Studies indicate that UIM individuals have lower GPA and MCAT scores [8,9]. Since GPA and MCAT scores are used to screen applicants for interviewing, overreliance on academic performance measures alone fails to capture noncognitive characteristics important for physicians [7]. Also, a meta-analysis reported the MCAT had minimal predictive value on future academic performance [10]. Structural racism and disparate educational opportunity play a role in MCAT performance of underrepresented applicants [11]. Consequently, overreliance on GPA and MCAT has the potential to lead to continued bias in admissions decisions.

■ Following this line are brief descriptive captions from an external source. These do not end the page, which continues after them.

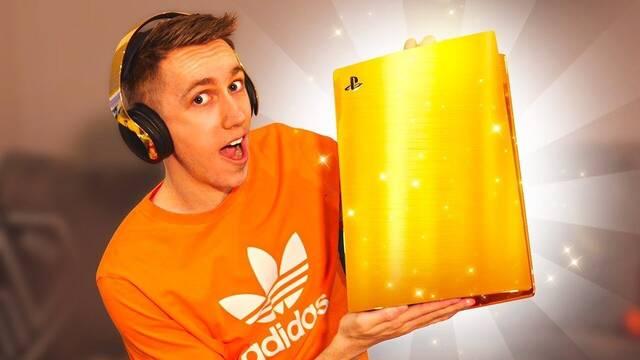 Youtuber y la PS5 de oro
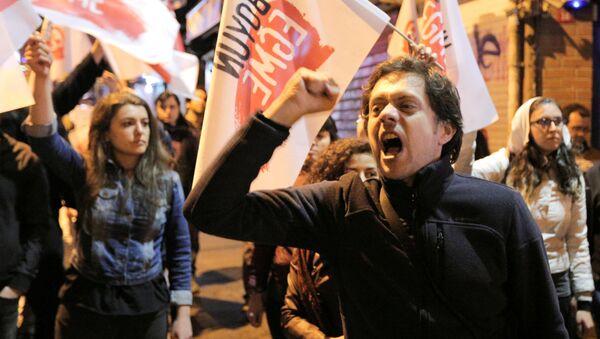 La protesta contra los resultados de referéndum en Turquía - Sputnik Mundo
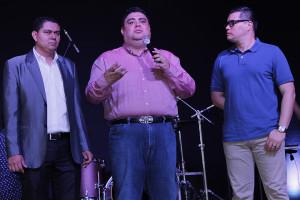 De izquierda a derecha: Luis Medina (director de LPC), Pastor Vladimir Rivas y Samuel Barraza.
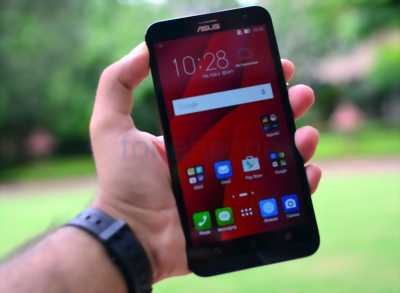 Asus Zenfone 2 ram 4gb rom 64gb 5.5in 4G android 6 quận 1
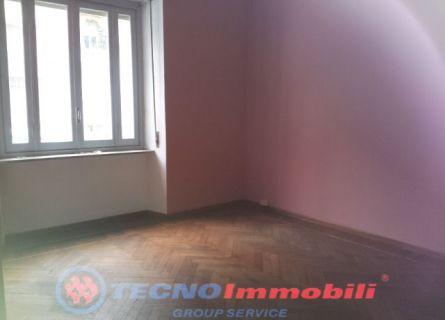 Bilocale Torino Via Cialdini 3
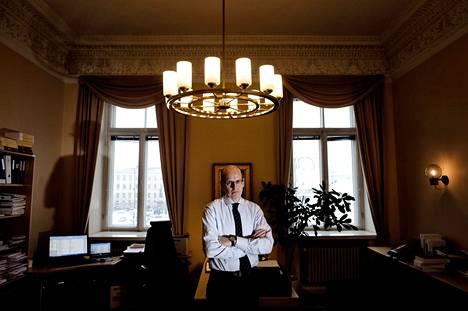 Valtiovarainministeriön kansliapäällikkönä toimiva valtiosihteeri Martti Hetemäki toivoo, ettei tuleva hallitus aliarvioi Suomen lähiajan ongelmia.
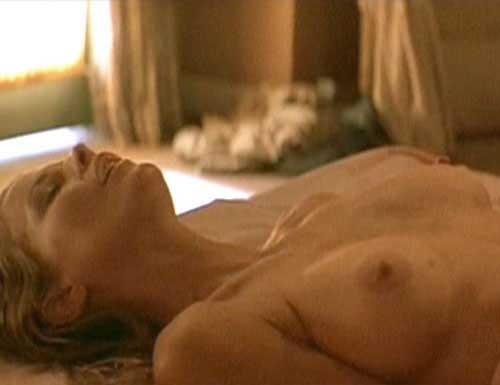 ... Kim Basinger (Picture: 1), Kathleen Turner (Picture: ...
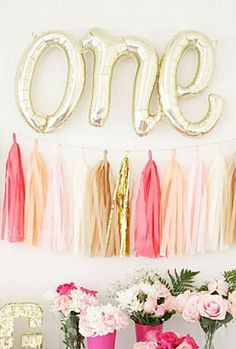One Letter Balloons - Gold Mylar Balloon Letters, First Birthday Balloons, One Year Old Decor, One Banner, Gold Birthday Decor First Birthday Balloons, Twin First Birthday, Girl Birthday, Birthday Nails, Happy Birthday, 1 Year Old Birthday Party, First Birthday Parties, Birthday Party Decorations, Birthday Ideas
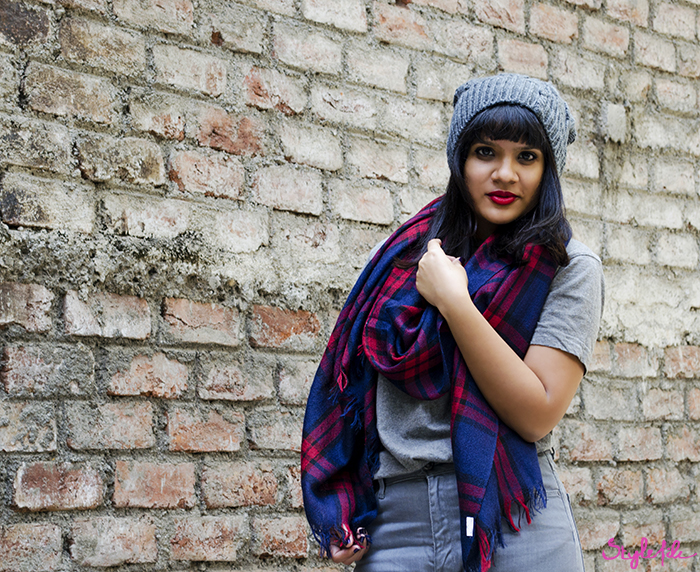 The Style File lookbook by Dayle Pereira on the blog Style File is paired with red lips by Lóreal Inflallible Collection Star in Pure Scarleto and navy blue nails by OPI in Ink and straight bangs with a long bob or lob hairstyle for the seasons winter wear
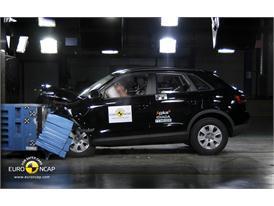 Audi Q3– Front crash test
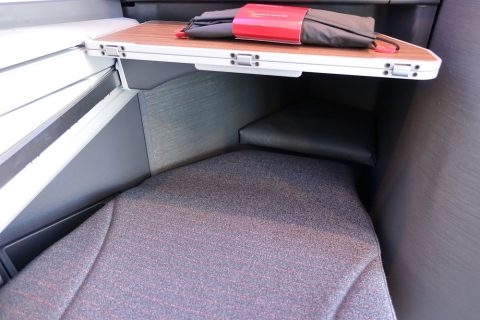 american-airlines-businessclass-seat/足元のスペース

Medical schools report balancing individual experience and attributes in conjunction with traditional metrics [12–14]. However, GPA and MCAT scores are heavily weighted in this screening process. Situational judgment tests add an alternative metric, assessing decision-making on predetermined scenarios [15]. Respondents judge the appropriateness of response choices by stating what they should or would do. Situational judgment tests in business demonstrated job performance predictive validity [16]. These tests have been used in hiring decisions and only recently have been used for medical school admissions [17].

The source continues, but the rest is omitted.